The Rev. Casey dunsworth

serves as Associate Campus Pastor to the Belfry, the Lutheran-Episcopal Campus Ministry to UC Davis

and as Program Director for LEVN, the Lutheran Episcopal Volunteer Network.

The "Proverbs 31" Woman

You may have heard of her.

I usually don't pay any mind to this cultural phenomenon because Steed Davidson's Old Testament class taught me a completely different way to read Proverbs 31. You may ask, then, why I am writing this, if I do not care about the Proverbs 31 woman.

It's because in the last week or so, I've seen more references to her than usual, and even one by a friend who does not usually blog about religion, but came across the Proverbs 31 woman some other way.

I'm writing this because the women I've seen aspiring to be what they read as an ideal woman are very smart and wonderful and I think they deserve better than what they've been taught about Proverbs 31.

You see, the author of Proverbs 31 did not write it about his wife. Or about his ideal wife. Or about his daughter. Or about his neighbor's wife. Or about his favorite female celebrity. He wrote it about the people Israel.

There are many metaphors for the nation of Israel, and Israel as a woman is often a major theme. Israel is often referred to as a whore, prostitute, wayward wife, adulteress, etc., because "she" has strayed from God, her "husband."

This is one of those realities of the Old Testament that we wish we could shove under the rug. We forget that most hearers/readers of these early scripture were men, and that they did not value the women in their lives the way we value women in our lives, today. [Even though sometimes we suck at that, too.] This piece of scripture is not a prescription for an ideal woman. Your Bible's editors may even have entered a heading for this section, "A Woman of Noble Character" or "The Good Wife" or something like that.

[Source records]
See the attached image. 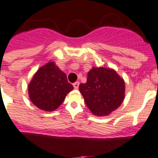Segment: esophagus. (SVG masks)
<instances>
[{
    "mask_svg": "<svg viewBox=\"0 0 158 158\" xmlns=\"http://www.w3.org/2000/svg\"><path fill=\"white\" fill-rule=\"evenodd\" d=\"M79 81H77V82H75L73 83V87H74L75 89H78V87H79Z\"/></svg>",
    "mask_w": 158,
    "mask_h": 158,
    "instance_id": "34e87169",
    "label": "esophagus"
}]
</instances>
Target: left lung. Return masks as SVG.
Instances as JSON below:
<instances>
[{"label": "left lung", "instance_id": "left-lung-1", "mask_svg": "<svg viewBox=\"0 0 158 158\" xmlns=\"http://www.w3.org/2000/svg\"><path fill=\"white\" fill-rule=\"evenodd\" d=\"M79 90L93 114L107 116L125 99V81L114 69L93 67L87 73V82L81 83Z\"/></svg>", "mask_w": 158, "mask_h": 158}]
</instances>
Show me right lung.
Wrapping results in <instances>:
<instances>
[{
    "instance_id": "obj_1",
    "label": "right lung",
    "mask_w": 158,
    "mask_h": 158,
    "mask_svg": "<svg viewBox=\"0 0 158 158\" xmlns=\"http://www.w3.org/2000/svg\"><path fill=\"white\" fill-rule=\"evenodd\" d=\"M27 90L31 102L37 108L51 112L60 106L73 86L55 62L49 61L33 75Z\"/></svg>"
}]
</instances>
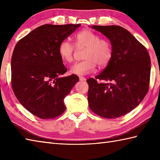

REQUIRED WORK
a – According to the post on the Proverbs 31 woman, whom did the author of Proverbs 31 write it about?
b – Rewrite the passage of the post on the Proverbs 31 woman that begins with "serves as Associate" and ends with "Proverbs 31 woman.", swapping "cultural phenomenon" for "popular trend".
c – Extend the post on the Proverbs 31 woman past its final sentence.

OUTPUTS IN ORDER
a – The people Israel.

b –
serves as Associate Campus Pastor to the Belfry, the Lutheran-Episcopal Campus Ministry to UC Davis

and as Program Director for LEVN, the Lutheran Episcopal Volunteer Network.

The "Proverbs 31" Woman

You may have heard of her.

I usually don't pay any mind to this popular trend because Steed Davidson's Old Testament class taught me a completely different way to read Proverbs 31. You may ask, then, why I am writing this, if I do not care about the Proverbs 31 woman.

c –
That's okay, if you can remember that it's a metaphor for the nation of Israel.

If it helps you to be a better human being to aspire to be as many of the things Proverbs 31 prescribes, more power to you. But I worry about you if you think [even ever so subconsciously] that your husband will not love you or your God will not love you if you are not immediately and perfectly all of these things.

You can aspire to be whichever woman of the Bible you choose. [I'd go Mary Magdalene on this one, if you're asking. She was Jesus' BFF and (probably) wife. That sounds pretty fun, to me.] But please, when you read words like this, if they ever stop making you feel loved for who you are, and start making you feel worried that you're not good enough, they're ceasing to be the word of God, to you. I really believe that.

There are A LOT of women who are in relationships that are hurtful because they do not believe they can ever be good enough to please their husbands; many of these women also believe their highest and best purpose is to please their husbands. These relationships cannot be sustained. These relationships weigh heavily on fear.

Please, keep reading your Bible, if that's a thing you do. And please, keep aspiring to be of noble character. But please, do not let the Bible or your husband define who you should become as a way to put down who you presently are.

Okay? Good talk.

How then can we ever argue?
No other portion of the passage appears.